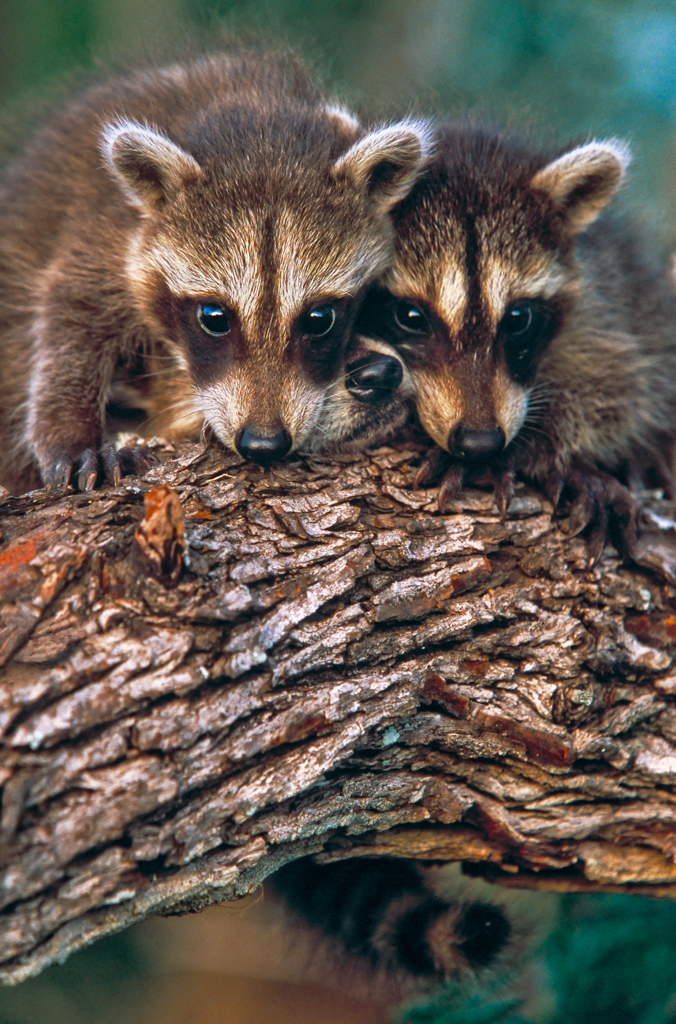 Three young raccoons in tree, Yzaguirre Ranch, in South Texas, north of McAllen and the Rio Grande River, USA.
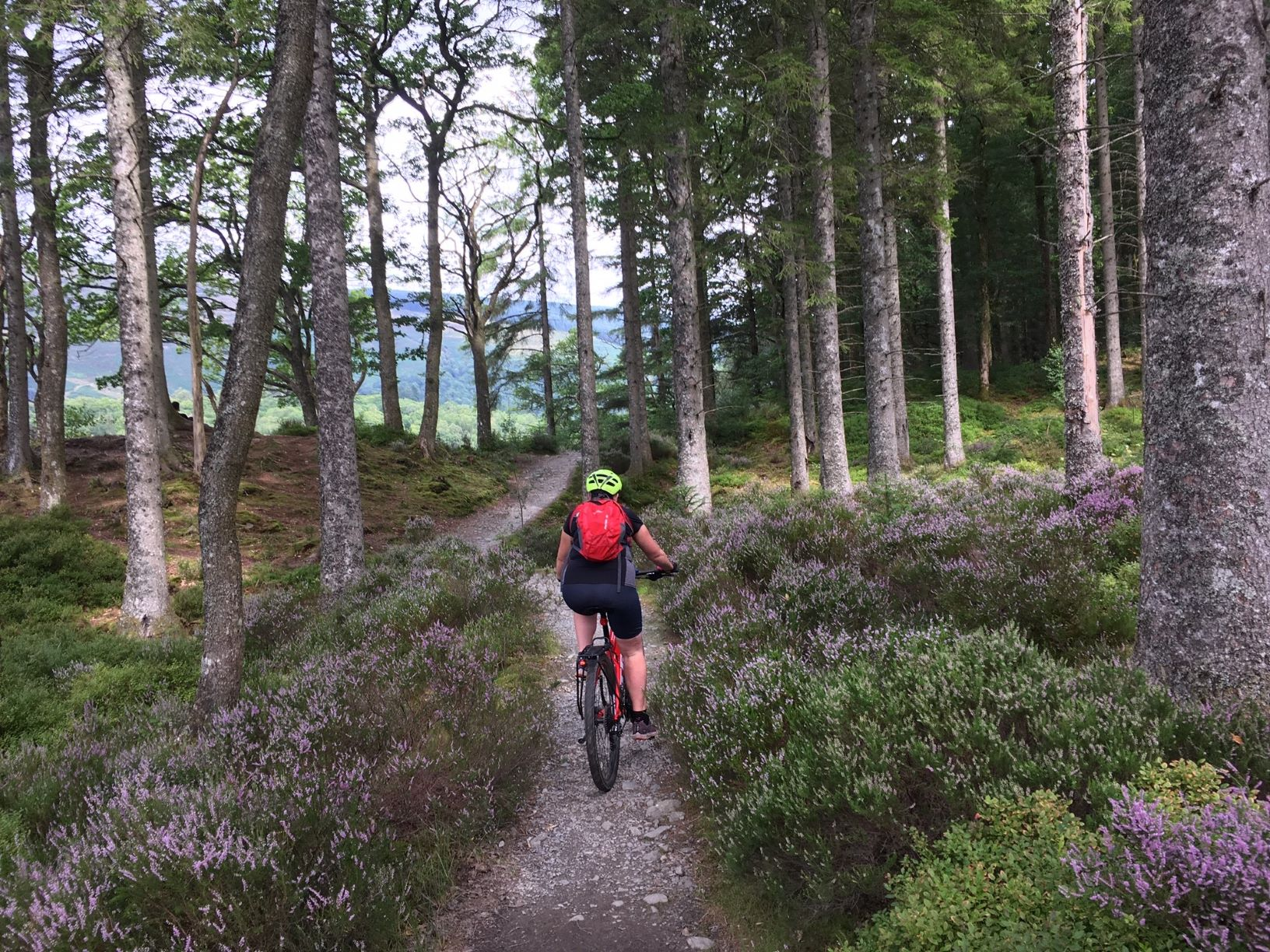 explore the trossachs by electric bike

--

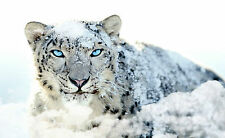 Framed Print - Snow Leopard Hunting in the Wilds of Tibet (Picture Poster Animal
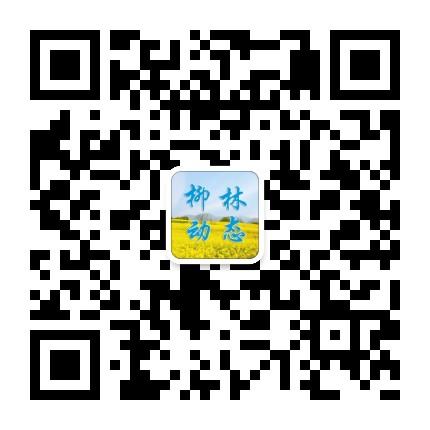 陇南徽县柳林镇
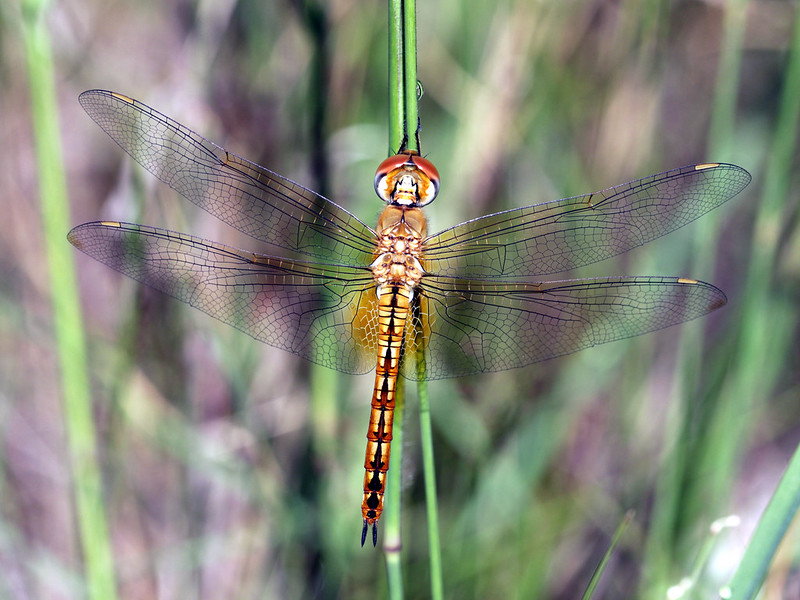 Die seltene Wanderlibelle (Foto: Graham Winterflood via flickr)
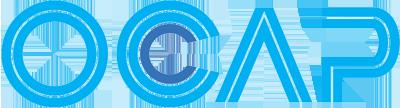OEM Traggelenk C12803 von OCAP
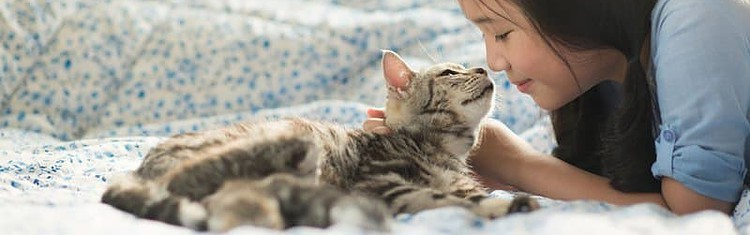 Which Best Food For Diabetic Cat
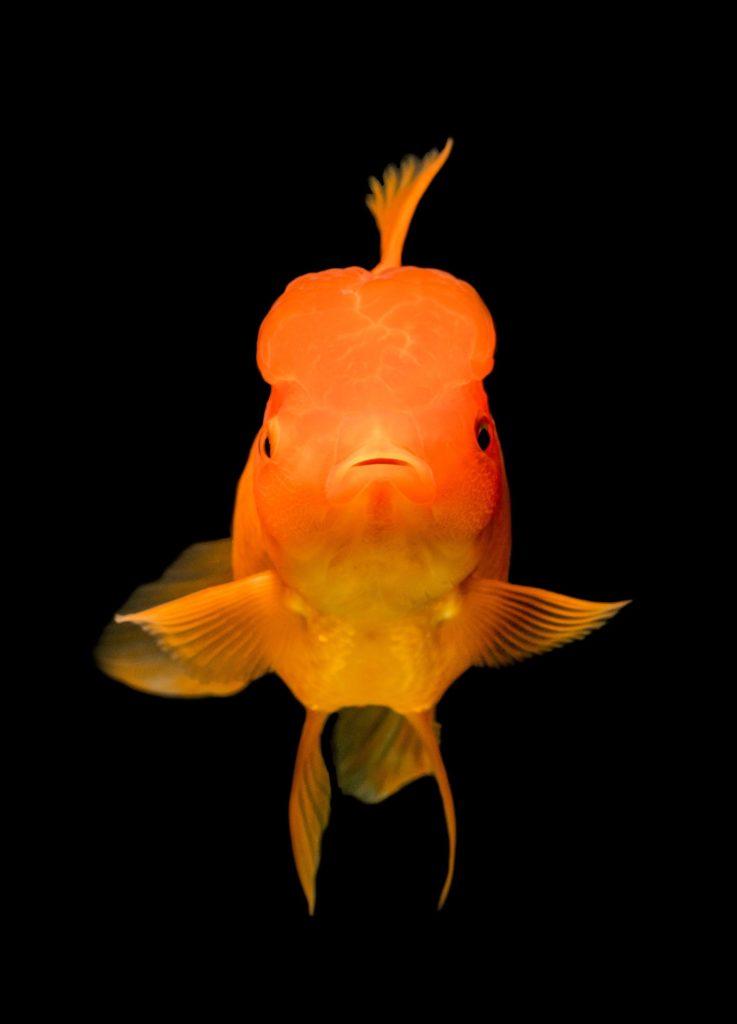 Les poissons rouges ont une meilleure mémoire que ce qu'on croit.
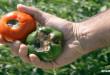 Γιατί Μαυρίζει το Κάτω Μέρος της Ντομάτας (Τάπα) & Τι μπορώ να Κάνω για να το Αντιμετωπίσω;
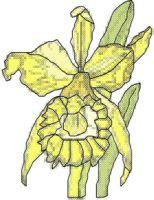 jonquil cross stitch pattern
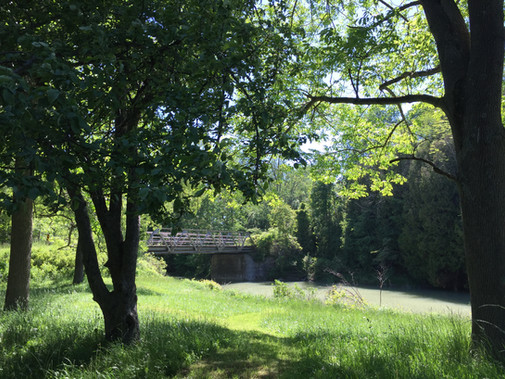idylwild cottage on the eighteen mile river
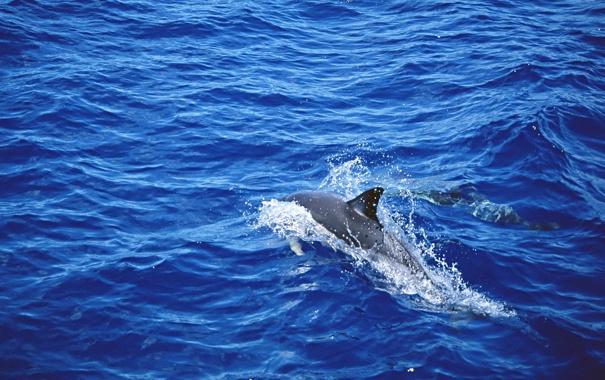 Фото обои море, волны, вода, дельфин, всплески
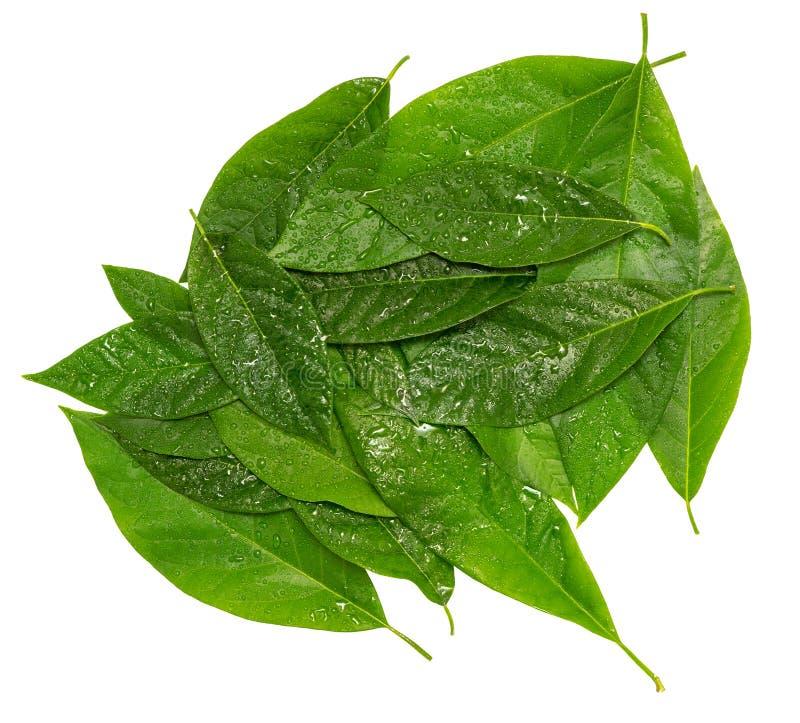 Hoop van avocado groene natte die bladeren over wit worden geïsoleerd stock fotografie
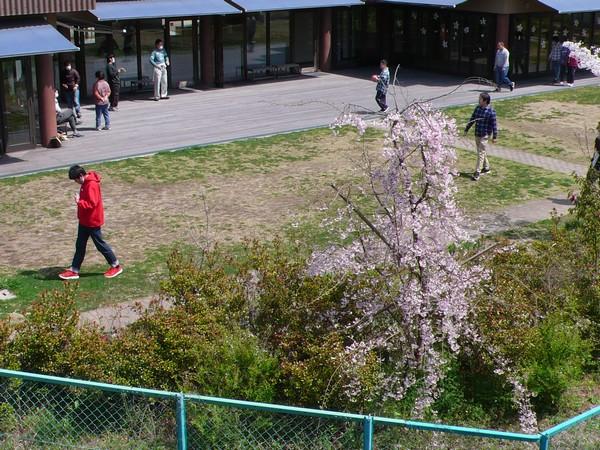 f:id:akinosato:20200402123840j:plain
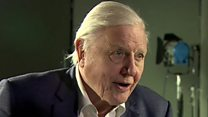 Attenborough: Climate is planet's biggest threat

...

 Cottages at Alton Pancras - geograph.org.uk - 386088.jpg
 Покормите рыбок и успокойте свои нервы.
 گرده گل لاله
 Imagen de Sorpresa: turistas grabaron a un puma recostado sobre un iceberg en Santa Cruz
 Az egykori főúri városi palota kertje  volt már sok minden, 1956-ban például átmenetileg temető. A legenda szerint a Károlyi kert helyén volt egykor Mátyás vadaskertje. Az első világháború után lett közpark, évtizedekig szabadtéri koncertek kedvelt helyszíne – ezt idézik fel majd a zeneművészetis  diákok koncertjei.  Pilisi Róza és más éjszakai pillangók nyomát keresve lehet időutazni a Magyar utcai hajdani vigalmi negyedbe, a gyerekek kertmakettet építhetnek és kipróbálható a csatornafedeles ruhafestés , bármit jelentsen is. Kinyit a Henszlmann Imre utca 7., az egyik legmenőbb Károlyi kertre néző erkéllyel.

> Your task
Please transcribe exactly the part of the records that opens with the line containing "Hoop van avocado" and closes with the line containing "Attenborough: Climate is", both ends included, and leave out the pictures.

> Answer section
 Hoop van avocado groene natte die bladeren over wit worden geïsoleerd stock fotografie
 f:id:akinosato:20200402123840j:plain
 Attenborough: Climate is planet's biggest threat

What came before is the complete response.